TEXTE FOURNI:
================

DES SECRETS BIEN GARDÉS
Droits d’usage
En 877 l’ordonnance de Charles IX prise à Quiercy sur/Oise eut pour effet de rendre héréditaire la charge provinciale de " fonctionnaire royal " - Le fief, symbole de la féodalité au Moyen-âge, se transmet ainsi de père en fils.
Après Charlemagne, le Pouvoir Royal s'amenuise et celui des
Comtes (Cômes) s’accroît.
En 925 le Château du Loir est déjà construit, la terre de Château du loir, située dans la Province du Maine est au XI e Siècle partie intégrante de la Comté (1) d’Anjou.
Bercé, en est le joyau.
La forêt à cette époque est un véritable poumon économique. Le seigneur se doit de règlementer cette activité, au risque de voir sa forêt entièrement pillée et braconnée. Pour conserver son influence et satisfaire la noblesse vassale qui en échange lui rend quelques services ou monte des gardes au château;
Le Seigneur distribue aux fiefs environnants, le droit d’user des “choses” forestières. Les Abbayes profitent aussi des largesses seigneuriales en contre partie du salut des âmes, de leurs ascendants et descendants.
Les bons et loyaux sujets, obtiennent certains droits de seigneurie, de haute et basse justice, de voirie, (droits héréditaires), d’autres dans le même temps les achètent ou les échangent.
Pour contrôler ces droits, le seigneur engage un forestier : Le sergent de la forêt, chargé d’exécuter les directives et de les faire appliquer, de surveiller les cantons défendus, de faire justice, perquisition et de réprimer le braconnage. C’est à peu près à la même époque qu’est crée puis organisée la charge de louvetier pour réguler l’abondance des loups seuls prédateurs avec l’homme.
Les manants ou vilains, sous, et en échange de la protection directe des fiefs riverains de Bercé, sont corvéable à merci.
Ils exécutent pour le compte du château, du manoir ou de l’abbaye, les droits d’usage concédés.
Ils sont bergers, porchers, pâtres et cultivent aussi la terre du Seigneur. Les plus aisés acquièrent leur essart et lorsqu’ils mettent leurs cochons en forêt, s’acquittent de 10 deniers par porc.
Une fois la terre défrichée, ils l’entourent de fossés et peuvent la transmettre eux aussi à leur descendance.
La toponymie nous renseigne sur les cultures pratiquées (ex: Le Pezeray : pois - La Forêt de Bercé ou Cte Forêt Joël Picard 1994).
La réformation des forêts de 1526 à 1531 donne lieu à de nombreux arrêts qui visent en particulier les droits d’usage. Les concessions aux abbayes, prieurés, paroisses, fiefs vassaux sont en effet de plus en plus nombreuses. Cette situation perdurera jusqu’en 1668 date à laquelle Colbert reformera de nouveau l’ensemble des forêts royales.

================

DONNÉES DE LA TÂCHE:
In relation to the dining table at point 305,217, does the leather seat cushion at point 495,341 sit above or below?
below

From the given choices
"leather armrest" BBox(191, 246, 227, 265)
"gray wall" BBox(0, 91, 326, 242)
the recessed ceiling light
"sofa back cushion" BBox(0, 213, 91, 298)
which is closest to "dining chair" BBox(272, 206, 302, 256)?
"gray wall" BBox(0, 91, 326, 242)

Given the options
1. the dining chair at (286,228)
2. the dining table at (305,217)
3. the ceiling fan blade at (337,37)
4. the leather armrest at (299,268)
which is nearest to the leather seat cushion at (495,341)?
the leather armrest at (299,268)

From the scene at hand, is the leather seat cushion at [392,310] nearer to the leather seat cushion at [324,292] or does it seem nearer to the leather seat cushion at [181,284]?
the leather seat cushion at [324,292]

================

TÂCHES À RÉALISER:
[1] D'après le texte sur la forêt de Bercé, quelle somme les plus aisés versent-ils pour chaque porc qu'ils mettent en forêt ?
[2] Recopiez toutes les lignes qui contiennent le mot « armrest ».

LISTE DES RÉPONSES:
[1] Ils versent 10 deniers par porc.

[2]
"leather armrest" BBox(191, 246, 227, 265)
4. the leather armrest at (299,268)
the leather armrest at (299,268)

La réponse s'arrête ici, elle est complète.